Captioned web images:
=== Section Start ===

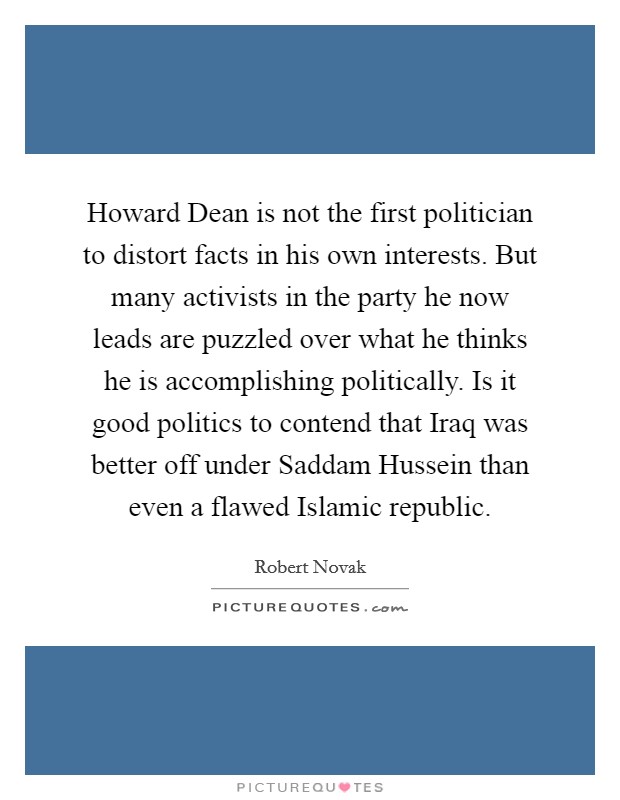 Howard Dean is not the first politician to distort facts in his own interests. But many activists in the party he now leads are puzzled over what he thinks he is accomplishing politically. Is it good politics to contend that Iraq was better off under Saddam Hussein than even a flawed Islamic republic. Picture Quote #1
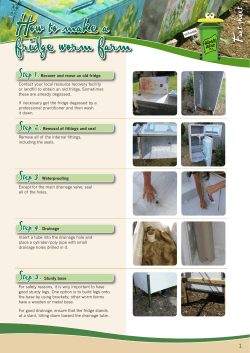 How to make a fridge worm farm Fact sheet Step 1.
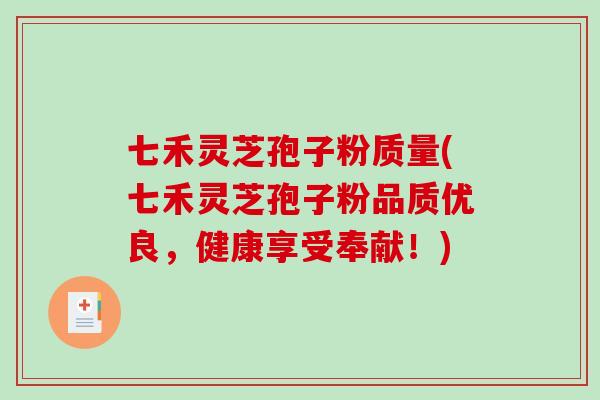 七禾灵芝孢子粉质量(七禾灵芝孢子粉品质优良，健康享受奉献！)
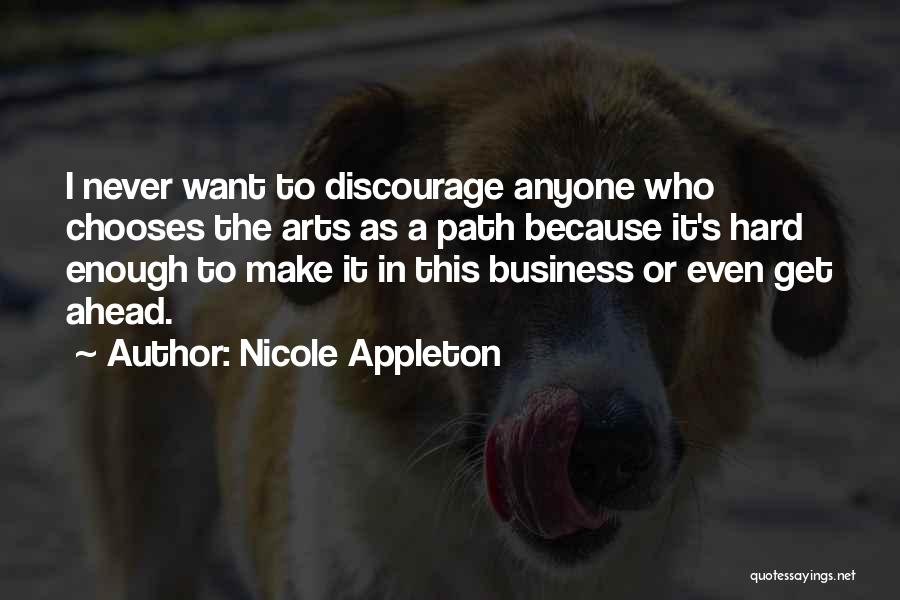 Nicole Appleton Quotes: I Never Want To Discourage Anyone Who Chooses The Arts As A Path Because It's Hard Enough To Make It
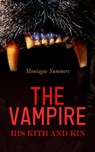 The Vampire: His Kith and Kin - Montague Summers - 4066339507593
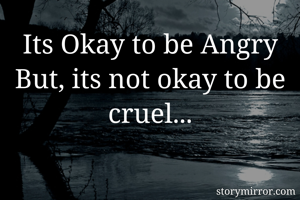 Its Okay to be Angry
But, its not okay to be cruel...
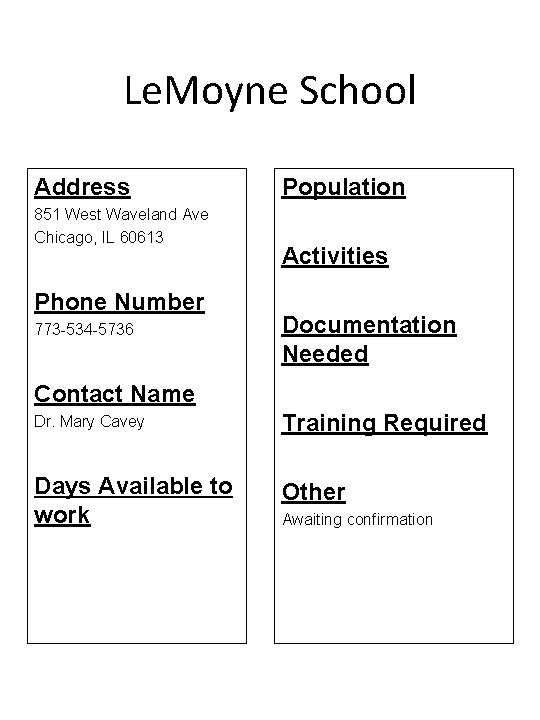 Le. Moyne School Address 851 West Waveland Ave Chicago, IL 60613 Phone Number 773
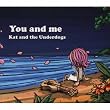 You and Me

=== Section End ===

* **What you are asked to do**
Give every line of the rows above as a numbered list, leaving out the pictures and skipping any blank lines.

* **Written response**
1.  Howard Dean is not the first politician to distort facts in his own interests. But many activists in the party he now leads are puzzled over what he thinks he is accomplishing politically. Is it good politics to contend that Iraq was better off under Saddam Hussein than even a flawed Islamic republic. Picture Quote #1
2.  How to make a fridge worm farm Fact sheet Step 1.
3.  七禾灵芝孢子粉质量(七禾灵芝孢子粉品质优良，健康享受奉献！)
4.  Nicole Appleton Quotes: I Never Want To Discourage Anyone Who Chooses The Arts As A Path Because It's Hard Enough To Make It
5.  The Vampire: His Kith and Kin - Montague Summers - 4066339507593
6.  Its Okay to be Angry
7. But, its not okay to be cruel...
8.  Le. Moyne School Address 851 West Waveland Ave Chicago, IL 60613 Phone Number 773
9.  You and Me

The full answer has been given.